Material for this task:
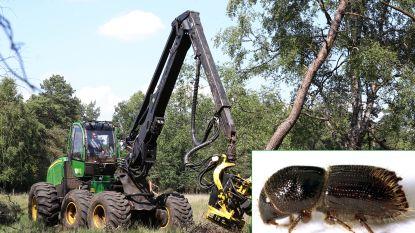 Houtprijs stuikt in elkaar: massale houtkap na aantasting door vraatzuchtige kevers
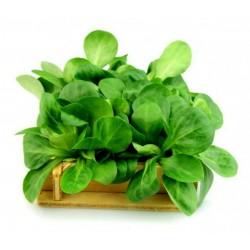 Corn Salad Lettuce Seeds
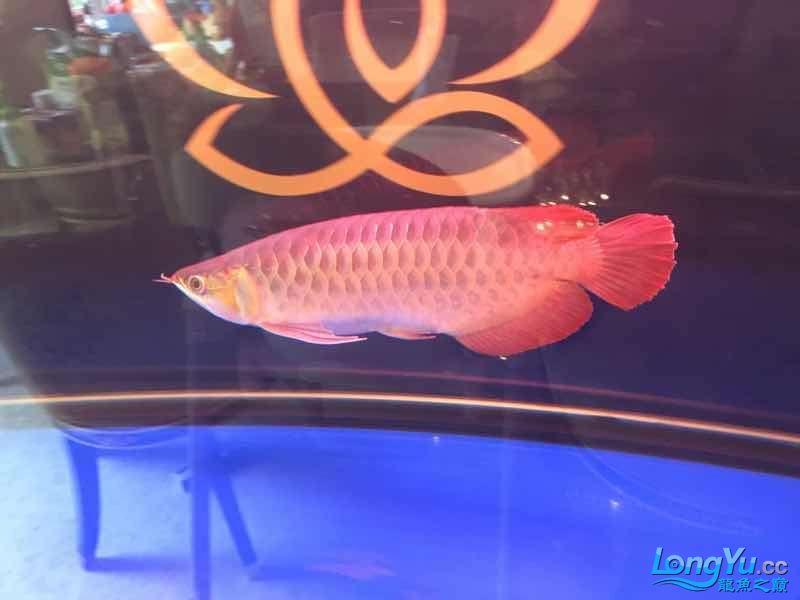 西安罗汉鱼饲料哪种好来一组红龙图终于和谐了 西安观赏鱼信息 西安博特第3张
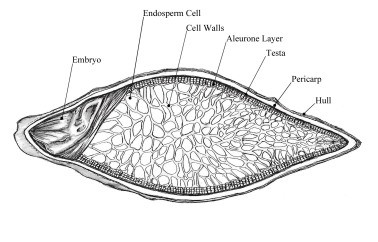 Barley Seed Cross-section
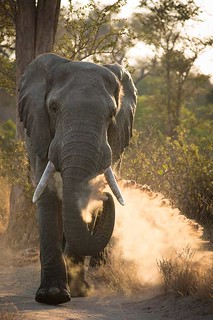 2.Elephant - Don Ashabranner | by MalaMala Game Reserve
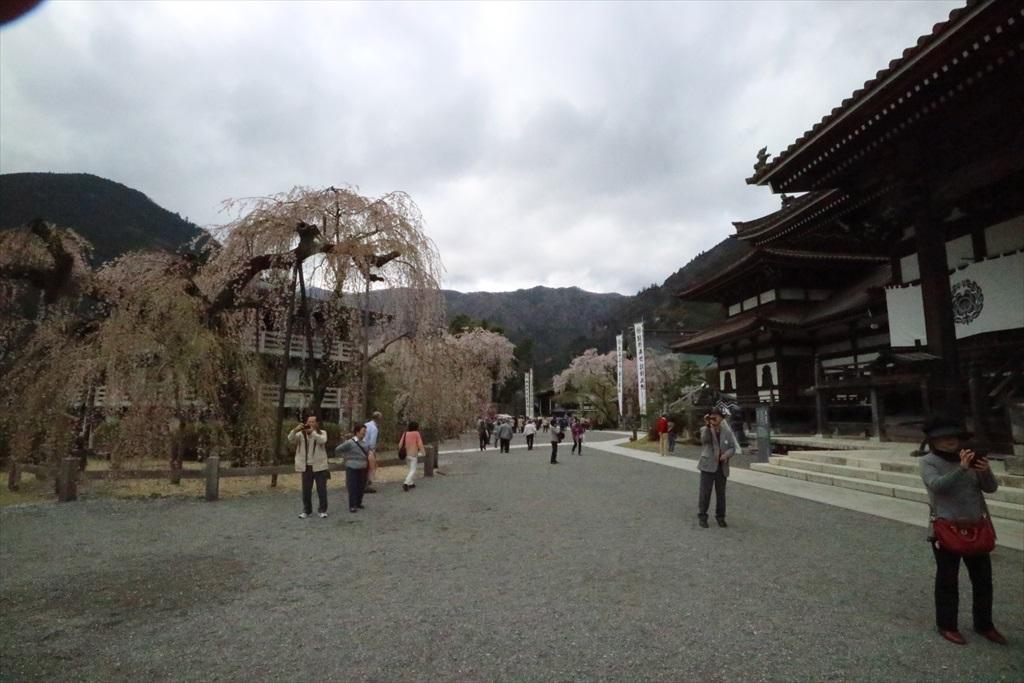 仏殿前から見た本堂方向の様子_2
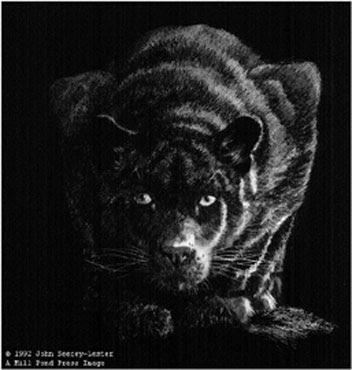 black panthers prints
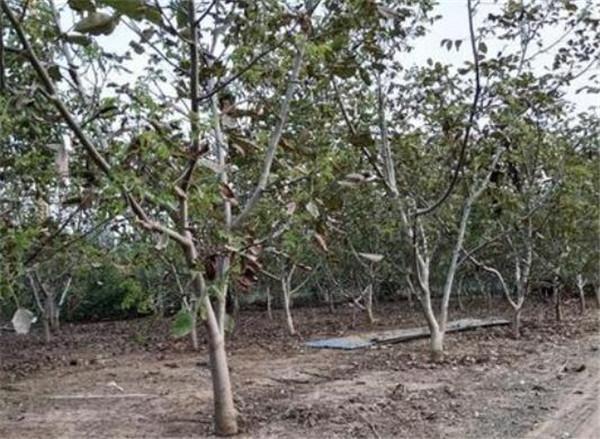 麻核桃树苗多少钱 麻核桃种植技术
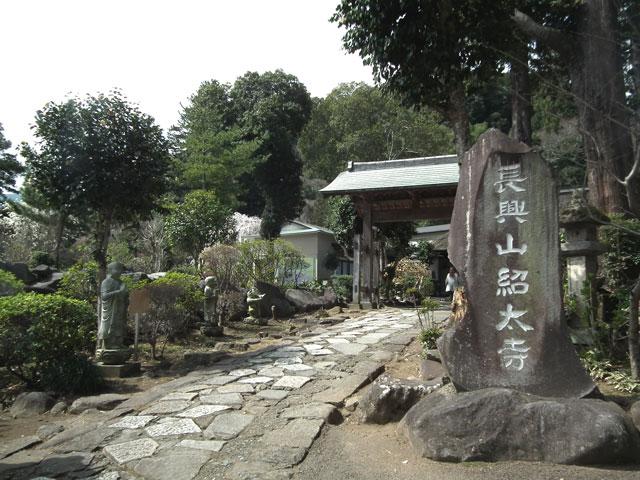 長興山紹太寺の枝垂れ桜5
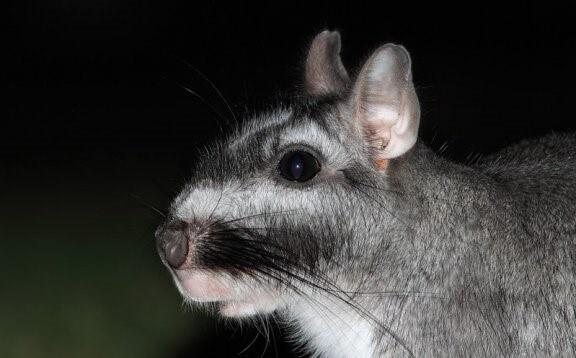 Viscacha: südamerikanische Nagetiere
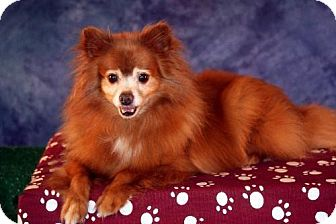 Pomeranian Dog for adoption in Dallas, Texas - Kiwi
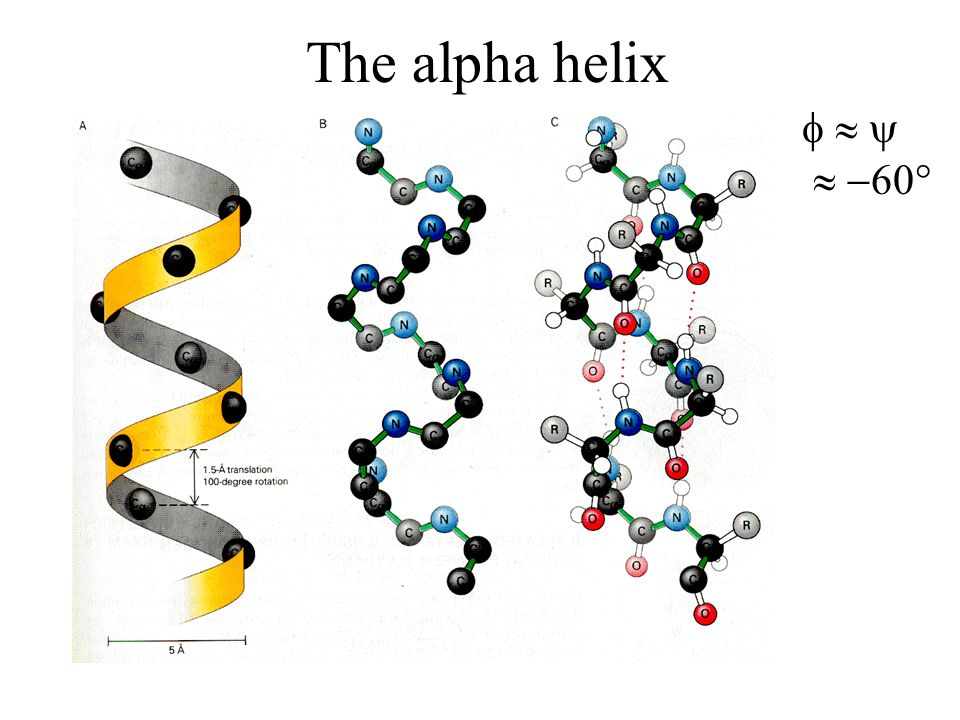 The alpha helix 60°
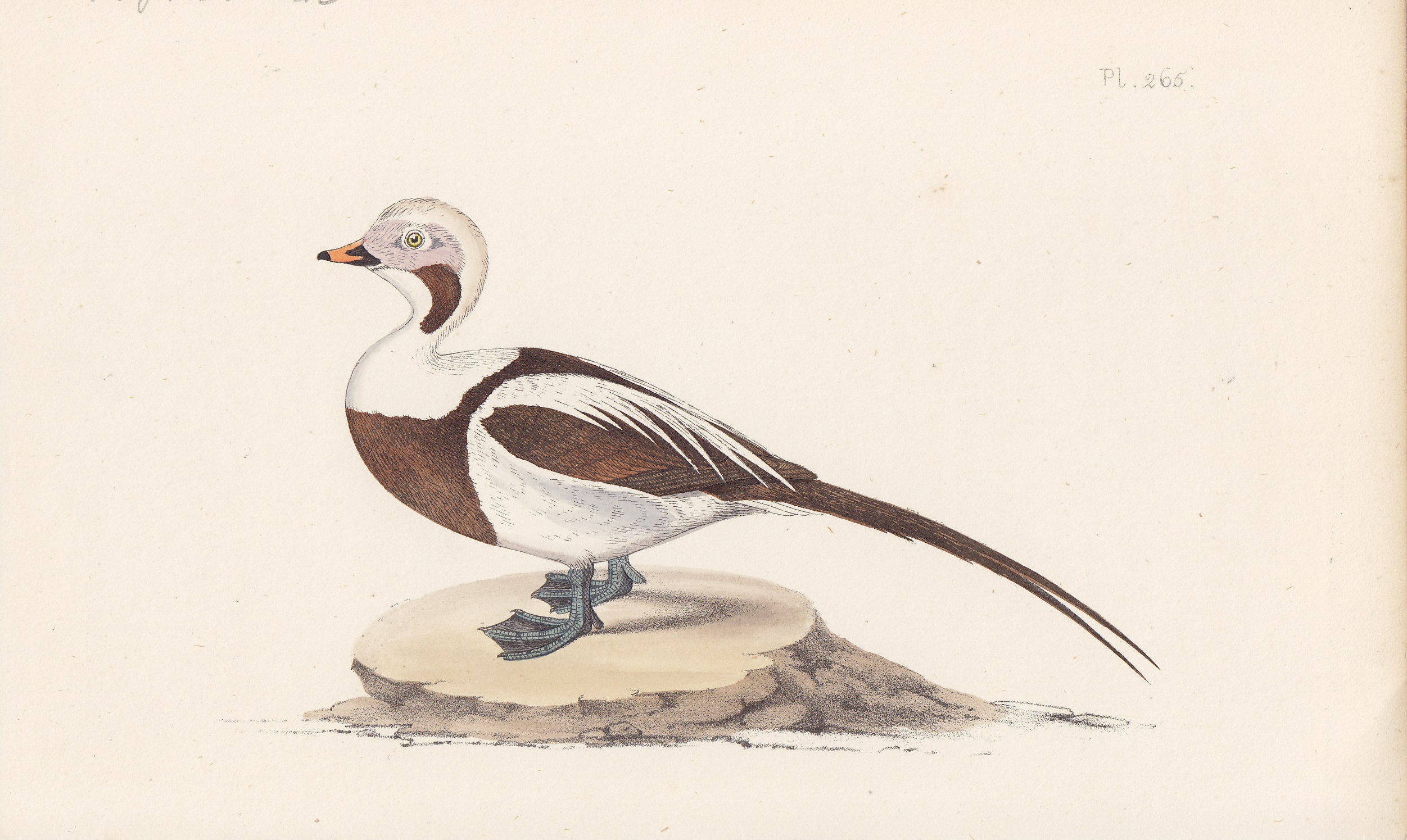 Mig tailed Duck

To do:
Only what runs from the line containing "麻核桃树苗多少钱 麻核桃种植技术" through the end of the entries above should be extracted, exactly and without pictures.

Answer space:
 麻核桃树苗多少钱 麻核桃种植技术
 長興山紹太寺の枝垂れ桜5
 Viscacha: südamerikanische Nagetiere
 Pomeranian Dog for adoption in Dallas, Texas - Kiwi
 The alpha helix 60°
 Mig tailed Duck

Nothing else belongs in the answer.